Canada has now lost 100 soldiers and one diplomat in Afghanistan since it first sent troops there after the Sept. 11, 2001 terrorist attacks.
Thompson acknowledged the milestone but defended the mission, saying the Canadian military is trying to prevent militants from terrorizing the Afghan people.
"Canada lost three fine soldiers today," Thompson said in a televised news conference from Afghanistan. "Already there is talk of numbers and milestones, but it is my hope that the focus remains on the lives and sacrifices of these brave soldiers as they serve Canada in their effort to bring peace and stability to Afghanistan."
He said two other soldiers were wounded, one of them seriously, in a separate incident while on foot patrol.
Prime Minister Stephen Harper was headed to the Canadian Forces Base Petawawa in Ontario, for a Christmas event when news broke that the three members of 1st Battalion, Royal Canadian Regiment, which is based in the small town, had been killed.
"These are very special people who have put their lives on the line in the service of their fellow human beings and in their devotion to our country," Harper told the crowd.
Harper vowed during his September election campaign to withdraw Canadian troops from Afghanistan in 2011. He has said Canadians do not have the appetite to keep their soldiers in Afghanistan longer.
Canada has 2,500 soldiers in Kandahar province, the former Taliban stronghold that has again emerged as the epicenter of violence. The country increased its deployment in Afghanistan after declining a U.S. request to send troops to Iraq.
The milestone could rekindle debate about Canada's role in that that had largely dissipated after Parliament voted in March to extend the mission to 2011.
"In the coming days there will surely be discussion of the number of victims that have died," Thompson said.
He said not doing anything to prevent militants from terrorizing Afghans is not an option.
"During my short time in Kandahar province a female civilian member of our task force has been set on fire. A man has had his eyes gouged out in front of his family. Children have been used as suicide bombers against the security forces. A busload of young men have been executed in cold blood and young girls have had acid thrown in their face on their way to school," Thompson said.
"Canadians serving here in Afghanistan are not the type of people to sit idly by," the general said.
Canadians have been increasingly concerned about the toll in Afghanistan in recent years. Canadian soldiers who die in Afghanistan are flown to Ontario and driven to a Toronto morgue before being returned to their hometowns. Canadians often line the overpasses of Highway 401 — now known as the "Highway of Heroes" — to pay tribute to the fallen soldiers.

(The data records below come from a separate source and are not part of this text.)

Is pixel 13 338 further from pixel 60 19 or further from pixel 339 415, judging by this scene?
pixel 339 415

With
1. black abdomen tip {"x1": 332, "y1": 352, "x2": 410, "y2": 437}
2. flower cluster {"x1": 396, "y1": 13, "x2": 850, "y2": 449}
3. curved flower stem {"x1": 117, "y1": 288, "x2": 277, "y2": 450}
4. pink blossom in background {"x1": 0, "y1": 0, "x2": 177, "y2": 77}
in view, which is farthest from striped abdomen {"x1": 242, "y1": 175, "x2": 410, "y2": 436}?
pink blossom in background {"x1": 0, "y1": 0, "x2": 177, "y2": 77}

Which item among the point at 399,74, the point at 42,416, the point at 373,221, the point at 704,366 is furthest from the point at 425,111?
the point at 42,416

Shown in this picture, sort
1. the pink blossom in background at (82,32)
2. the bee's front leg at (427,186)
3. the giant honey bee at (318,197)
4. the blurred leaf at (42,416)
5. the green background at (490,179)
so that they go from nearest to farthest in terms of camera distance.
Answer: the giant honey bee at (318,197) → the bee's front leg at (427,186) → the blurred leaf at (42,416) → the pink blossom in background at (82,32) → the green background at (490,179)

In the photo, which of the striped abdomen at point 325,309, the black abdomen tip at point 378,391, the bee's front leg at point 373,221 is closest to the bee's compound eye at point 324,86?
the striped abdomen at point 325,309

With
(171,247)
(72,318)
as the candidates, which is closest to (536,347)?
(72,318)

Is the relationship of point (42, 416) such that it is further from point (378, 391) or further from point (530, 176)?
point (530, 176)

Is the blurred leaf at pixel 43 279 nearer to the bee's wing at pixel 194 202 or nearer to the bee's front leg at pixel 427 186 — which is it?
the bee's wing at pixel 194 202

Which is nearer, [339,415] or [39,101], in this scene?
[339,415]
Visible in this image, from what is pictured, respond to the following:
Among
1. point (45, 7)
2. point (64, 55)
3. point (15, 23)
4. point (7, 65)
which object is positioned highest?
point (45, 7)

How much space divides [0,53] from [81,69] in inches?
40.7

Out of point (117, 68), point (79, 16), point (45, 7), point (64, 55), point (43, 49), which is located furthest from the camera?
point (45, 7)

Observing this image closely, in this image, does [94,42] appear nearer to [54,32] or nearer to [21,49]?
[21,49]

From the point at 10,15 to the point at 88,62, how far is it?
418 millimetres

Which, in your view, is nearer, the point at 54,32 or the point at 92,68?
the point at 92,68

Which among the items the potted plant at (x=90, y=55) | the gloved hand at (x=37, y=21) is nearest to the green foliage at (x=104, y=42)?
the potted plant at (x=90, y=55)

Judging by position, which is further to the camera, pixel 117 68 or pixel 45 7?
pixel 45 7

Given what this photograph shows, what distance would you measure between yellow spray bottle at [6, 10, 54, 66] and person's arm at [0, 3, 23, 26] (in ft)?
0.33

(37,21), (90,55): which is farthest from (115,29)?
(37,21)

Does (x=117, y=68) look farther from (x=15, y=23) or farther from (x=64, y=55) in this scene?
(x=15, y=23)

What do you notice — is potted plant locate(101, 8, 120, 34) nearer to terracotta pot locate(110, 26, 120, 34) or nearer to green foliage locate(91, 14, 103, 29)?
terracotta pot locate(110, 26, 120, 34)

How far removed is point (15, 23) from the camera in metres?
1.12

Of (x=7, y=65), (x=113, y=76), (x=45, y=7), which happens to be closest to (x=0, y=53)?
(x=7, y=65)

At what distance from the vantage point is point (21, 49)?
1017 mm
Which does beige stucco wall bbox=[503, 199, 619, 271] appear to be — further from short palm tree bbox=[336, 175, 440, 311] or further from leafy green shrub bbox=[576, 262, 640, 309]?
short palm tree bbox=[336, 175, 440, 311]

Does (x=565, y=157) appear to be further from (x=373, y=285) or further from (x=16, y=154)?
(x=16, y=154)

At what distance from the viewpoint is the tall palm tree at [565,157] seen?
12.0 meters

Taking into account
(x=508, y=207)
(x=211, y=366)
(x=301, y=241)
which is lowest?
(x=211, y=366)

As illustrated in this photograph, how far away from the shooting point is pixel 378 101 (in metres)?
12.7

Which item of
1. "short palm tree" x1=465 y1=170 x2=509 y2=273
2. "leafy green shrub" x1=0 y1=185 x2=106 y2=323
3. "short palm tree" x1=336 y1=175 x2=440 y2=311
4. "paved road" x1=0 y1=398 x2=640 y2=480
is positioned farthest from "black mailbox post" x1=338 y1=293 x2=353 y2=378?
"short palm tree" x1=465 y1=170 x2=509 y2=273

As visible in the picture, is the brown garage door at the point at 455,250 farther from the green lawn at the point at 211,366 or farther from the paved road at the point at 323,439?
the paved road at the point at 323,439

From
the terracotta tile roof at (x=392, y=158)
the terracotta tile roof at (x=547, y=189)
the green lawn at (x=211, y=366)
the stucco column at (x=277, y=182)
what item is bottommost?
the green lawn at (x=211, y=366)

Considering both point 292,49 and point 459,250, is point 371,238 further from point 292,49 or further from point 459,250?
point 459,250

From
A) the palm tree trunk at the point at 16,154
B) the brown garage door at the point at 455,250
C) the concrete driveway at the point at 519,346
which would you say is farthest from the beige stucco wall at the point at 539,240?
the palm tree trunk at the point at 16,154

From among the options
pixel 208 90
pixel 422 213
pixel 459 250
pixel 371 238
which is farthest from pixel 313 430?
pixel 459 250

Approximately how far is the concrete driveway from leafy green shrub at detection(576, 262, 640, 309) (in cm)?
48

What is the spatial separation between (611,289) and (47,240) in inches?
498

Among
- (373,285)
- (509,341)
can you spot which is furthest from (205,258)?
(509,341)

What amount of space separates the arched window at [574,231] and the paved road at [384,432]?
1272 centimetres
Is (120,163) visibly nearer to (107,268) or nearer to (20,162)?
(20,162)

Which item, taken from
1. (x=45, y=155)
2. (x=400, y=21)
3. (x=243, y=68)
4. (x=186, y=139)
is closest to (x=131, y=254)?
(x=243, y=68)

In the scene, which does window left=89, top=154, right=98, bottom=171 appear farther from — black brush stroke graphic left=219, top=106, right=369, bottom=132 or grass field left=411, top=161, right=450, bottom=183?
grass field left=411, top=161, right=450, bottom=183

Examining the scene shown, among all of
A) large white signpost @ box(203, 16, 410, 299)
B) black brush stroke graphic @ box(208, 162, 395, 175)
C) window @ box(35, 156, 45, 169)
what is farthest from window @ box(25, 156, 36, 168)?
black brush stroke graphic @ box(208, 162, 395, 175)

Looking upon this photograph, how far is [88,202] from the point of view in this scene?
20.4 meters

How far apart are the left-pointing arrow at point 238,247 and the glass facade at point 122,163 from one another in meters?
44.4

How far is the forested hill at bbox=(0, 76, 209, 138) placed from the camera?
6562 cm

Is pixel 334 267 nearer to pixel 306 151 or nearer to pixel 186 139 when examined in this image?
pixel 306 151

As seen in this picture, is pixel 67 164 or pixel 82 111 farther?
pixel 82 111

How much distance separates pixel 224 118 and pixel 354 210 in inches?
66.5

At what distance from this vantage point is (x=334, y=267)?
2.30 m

There are some 53,000 NATO-led troops from 27 countries serving in Afghanistan, including 32,000 U.S. troops. One American serviceman died in Afghanistan in November, a dramatic drop from earlier months; there have been 148 U.S. military deaths in all this year.
The U.S. military is beginning a massive building effort in Afghanistan to house the roughly 20,000 additional troops that are expected to begin pouring in early next year, a top U.S. military officer said Friday.